*Quoted passage:*

-------------------------

But anyway this was pretty much expected and predicted by everyone that bothered to read up on this farce of a buisness venture a year ago. If this DOES make it's ship date it'll have poorer distribution and visibility than the super overpriced PSX "home entertainment device/center"
Kaijufan
09-09-2004, 06:15 PM
Im not supprised that this has happened. Downloadable games may be the wave of the future, but its a wave that wont hit for years.
Sartori
09-09-2004, 06:20 PM
Im not supprised that this has happened. Downloadable games may be the wave of the future, but its a wave that wont hit for years.
Better not. I'm not down with that. I'm very materialistic about my games and related merchandice.
daphatty
09-09-2004, 07:54 PM
"Phantom. Do you still believe?"
It looks like all the money they had went into the panties that had their logo on them. The guys behind this company have a history of doing this kind of shit, apparently the dot bomb hasn't hit them yet and they think they can keep dodging it. Just makes you wonder if throwing around some photoshopped pics and some witty industry slang is alll it takes to make a few mil.
Kaijufan
09-09-2004, 08:48 PM
Im not supprised that this has happened. Downloadable games may be the wave of the future, but its a wave that wont hit for years.
Better not. I'm not down with that. I'm very materialistic about my games and related merchandice.

-------------------------

*Supplied entries:*
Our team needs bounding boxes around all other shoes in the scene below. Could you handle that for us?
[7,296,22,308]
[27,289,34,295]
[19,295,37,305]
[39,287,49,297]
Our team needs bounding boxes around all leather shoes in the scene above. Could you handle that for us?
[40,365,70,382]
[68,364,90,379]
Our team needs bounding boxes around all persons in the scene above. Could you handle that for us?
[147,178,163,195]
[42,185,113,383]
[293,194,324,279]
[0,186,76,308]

-------------------------

*Requirement A:* Switch "panties" to "hats" in the forum thread, starting with "It looks like" and going on through "make a few mil.".
*Requirement B:* Do these statements agree with the forum thread? (i) One post says downloadable games will arrive within the next few months. (ii) One post says the venture's trouble came as a surprise to everyone. (iii) One post says the company's money appears to have gone into panties bearing its logo.

*Your solution A:*
It looks like all the money they had went into the hats that had their logo on them. The guys behind this company have a history of doing this kind of shit, apparently the dot bomb hasn't hit them yet and they think they can keep dodging it. Just makes you wonder if throwing around some photoshopped pics and some witty industry slang is alll it takes to make a few mil.

*Your solution B:*
(i) No: "its a wave that wont hit for years."
(ii) No: "this was pretty much expected and predicted by everyone that bothered to read up on this farce of a buisness venture a year ago."
(iii) Yes: "It looks like all the money they had went into the panties that had their logo on them."